**BRIEF**
Reproduce the records verbatim from the line containing "Which is furthest from (x=547, y=472)" through the end of the records, including both the first and the last line.

##### INPUT ROWS

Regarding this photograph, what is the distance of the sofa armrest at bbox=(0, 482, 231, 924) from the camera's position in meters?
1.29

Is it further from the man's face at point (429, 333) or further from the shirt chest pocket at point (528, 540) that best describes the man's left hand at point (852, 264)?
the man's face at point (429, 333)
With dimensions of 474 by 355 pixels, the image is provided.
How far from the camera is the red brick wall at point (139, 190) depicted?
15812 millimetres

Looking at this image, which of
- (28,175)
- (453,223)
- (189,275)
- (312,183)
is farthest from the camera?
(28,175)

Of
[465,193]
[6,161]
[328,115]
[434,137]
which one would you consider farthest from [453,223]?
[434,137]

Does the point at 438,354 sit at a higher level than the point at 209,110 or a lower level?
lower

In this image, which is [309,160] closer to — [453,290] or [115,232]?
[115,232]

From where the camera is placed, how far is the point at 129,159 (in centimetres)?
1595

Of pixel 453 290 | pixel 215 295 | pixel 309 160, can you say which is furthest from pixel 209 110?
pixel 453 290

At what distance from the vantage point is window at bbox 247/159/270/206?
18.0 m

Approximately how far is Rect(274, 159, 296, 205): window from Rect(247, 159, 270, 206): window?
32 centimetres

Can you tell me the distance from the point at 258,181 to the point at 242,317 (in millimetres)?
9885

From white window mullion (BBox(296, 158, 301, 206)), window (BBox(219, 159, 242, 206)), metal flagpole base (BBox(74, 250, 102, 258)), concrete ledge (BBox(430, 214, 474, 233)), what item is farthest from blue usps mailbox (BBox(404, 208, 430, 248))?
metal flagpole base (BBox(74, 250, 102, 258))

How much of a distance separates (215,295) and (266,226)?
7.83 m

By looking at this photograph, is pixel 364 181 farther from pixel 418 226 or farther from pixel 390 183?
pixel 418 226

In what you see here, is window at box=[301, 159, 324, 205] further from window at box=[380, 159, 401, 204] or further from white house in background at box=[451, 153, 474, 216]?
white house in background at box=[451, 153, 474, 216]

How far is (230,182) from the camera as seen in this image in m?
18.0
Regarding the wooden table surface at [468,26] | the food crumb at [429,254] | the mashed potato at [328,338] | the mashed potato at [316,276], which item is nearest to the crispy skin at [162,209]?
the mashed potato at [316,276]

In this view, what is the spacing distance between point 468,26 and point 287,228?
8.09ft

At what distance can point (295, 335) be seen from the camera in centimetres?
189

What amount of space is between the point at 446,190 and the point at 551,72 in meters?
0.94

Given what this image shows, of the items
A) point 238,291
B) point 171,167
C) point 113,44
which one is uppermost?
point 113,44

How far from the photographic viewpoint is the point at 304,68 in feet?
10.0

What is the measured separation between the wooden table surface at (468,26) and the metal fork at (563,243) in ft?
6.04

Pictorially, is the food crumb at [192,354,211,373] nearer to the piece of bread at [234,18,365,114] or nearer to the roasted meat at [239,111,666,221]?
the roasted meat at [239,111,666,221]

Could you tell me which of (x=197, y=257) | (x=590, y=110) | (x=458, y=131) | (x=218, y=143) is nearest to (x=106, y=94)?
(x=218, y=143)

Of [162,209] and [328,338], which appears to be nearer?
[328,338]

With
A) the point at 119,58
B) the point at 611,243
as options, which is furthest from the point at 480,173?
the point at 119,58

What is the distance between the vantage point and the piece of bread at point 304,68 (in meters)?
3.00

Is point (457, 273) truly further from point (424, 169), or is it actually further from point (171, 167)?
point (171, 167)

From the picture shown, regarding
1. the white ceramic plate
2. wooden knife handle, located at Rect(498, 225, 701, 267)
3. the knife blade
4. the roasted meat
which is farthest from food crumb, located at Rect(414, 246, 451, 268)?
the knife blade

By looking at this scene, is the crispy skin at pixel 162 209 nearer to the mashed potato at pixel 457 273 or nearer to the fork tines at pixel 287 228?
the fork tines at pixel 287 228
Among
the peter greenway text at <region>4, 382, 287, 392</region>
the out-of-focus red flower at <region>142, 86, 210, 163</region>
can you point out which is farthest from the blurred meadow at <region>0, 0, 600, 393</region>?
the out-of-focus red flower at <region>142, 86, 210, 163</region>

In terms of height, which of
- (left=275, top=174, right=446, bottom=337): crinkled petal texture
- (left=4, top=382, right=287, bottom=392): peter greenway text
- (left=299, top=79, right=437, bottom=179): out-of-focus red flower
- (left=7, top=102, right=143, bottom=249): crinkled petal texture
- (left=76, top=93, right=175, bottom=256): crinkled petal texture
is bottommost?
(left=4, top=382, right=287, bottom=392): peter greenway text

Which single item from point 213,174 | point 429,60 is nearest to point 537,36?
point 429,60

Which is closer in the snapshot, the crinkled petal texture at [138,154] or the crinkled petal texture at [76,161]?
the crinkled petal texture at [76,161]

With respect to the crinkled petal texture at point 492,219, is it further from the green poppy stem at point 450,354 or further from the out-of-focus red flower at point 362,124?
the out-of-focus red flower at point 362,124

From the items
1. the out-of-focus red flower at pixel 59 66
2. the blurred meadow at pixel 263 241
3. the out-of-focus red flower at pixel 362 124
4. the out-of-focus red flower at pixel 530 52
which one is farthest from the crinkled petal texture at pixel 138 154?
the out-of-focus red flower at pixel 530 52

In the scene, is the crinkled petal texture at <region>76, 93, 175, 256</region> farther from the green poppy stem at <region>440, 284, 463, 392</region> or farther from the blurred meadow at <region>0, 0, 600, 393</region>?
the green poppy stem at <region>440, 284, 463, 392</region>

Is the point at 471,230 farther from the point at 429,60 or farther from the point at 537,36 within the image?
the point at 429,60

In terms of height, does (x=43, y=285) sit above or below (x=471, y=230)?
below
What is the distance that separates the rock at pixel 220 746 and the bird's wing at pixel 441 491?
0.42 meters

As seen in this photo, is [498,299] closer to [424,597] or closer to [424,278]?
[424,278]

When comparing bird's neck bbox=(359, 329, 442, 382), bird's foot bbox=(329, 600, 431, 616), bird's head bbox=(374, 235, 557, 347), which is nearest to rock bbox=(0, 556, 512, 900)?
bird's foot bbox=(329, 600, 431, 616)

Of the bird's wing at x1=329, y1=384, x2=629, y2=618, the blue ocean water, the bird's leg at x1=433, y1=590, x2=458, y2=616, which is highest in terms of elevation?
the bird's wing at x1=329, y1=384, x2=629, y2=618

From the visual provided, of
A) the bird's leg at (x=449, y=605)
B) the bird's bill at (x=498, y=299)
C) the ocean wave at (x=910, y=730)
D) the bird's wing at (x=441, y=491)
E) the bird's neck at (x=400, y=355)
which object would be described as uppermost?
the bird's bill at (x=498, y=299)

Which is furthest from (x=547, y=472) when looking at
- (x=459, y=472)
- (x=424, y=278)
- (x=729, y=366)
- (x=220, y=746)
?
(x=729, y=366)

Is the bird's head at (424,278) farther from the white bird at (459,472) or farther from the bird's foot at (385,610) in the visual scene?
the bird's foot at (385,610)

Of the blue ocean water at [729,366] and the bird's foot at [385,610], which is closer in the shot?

##########

**RESPONSE TO THE EXERCISE**
Which is furthest from (x=547, y=472) when looking at
- (x=459, y=472)
- (x=424, y=278)
- (x=729, y=366)
- (x=220, y=746)
?
(x=729, y=366)

Is the bird's head at (424,278) farther from the white bird at (459,472) or farther from the bird's foot at (385,610) in the visual scene?
the bird's foot at (385,610)

Of the blue ocean water at [729,366] and the bird's foot at [385,610], which is closer in the shot?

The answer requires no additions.